Semeraro on Scrutiny for Property Rights
Steven Semeraro (Thomas Jefferson School of Law) has posted Is There a Sweet Land of Property?: The History, Symbols, Rhetoric, and Theory Behind the Ordering of the Rights to Liberty and Property in the Constitutional Lexicon on SSRN. Here is the abstract:
This article critiques the property rights movement‘s position that courts should scrutinize property regulation to the same extent that they now scrutinize fundamental liberty-based claims. At its root, the debate over the proper degree of scrutiny for property rights claims is a debate about the appropriate scope of a society‘s freedom to organize and reshape itself in search of a greater good. Strict scrutiny of regulation truncates the debate, demanding that we privilege what has been to guard against the hazards of the unknown. Greater judicial deference, by contrast, frees us to seek, through governmental actors pursuing the public interest, a better, more fulfilling society at the risk that we will fail.
Reviewing an array of arguments based on (1) intellectual and social history, (2) the rhetoric of modern jurisprudence, and (3) property law theory, this article shows that the movement‘s adherents have failed to make their case for strict scrutiny of property regulation.

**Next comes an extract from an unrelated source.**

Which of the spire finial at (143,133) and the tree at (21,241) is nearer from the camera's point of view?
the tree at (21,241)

This article‘s critical assessment of the property rights movement cannot establish that judicial deference to legislative judgment in property rights cases is necessarily morally superior to more probing scrutiny. That the property rights movement has made virtually no progress more than two decades after it began, however, casts some measure of doubt on the possibility that it ever will.
.Recommended.
I wonder what Semeraro would say to the originalists who believe that protection of property rights would have been understood as located in the privileges or immunities clause of the 14th ( with respect to the states) and the 9th (with respect to federal action)? Neither provision receives a mention.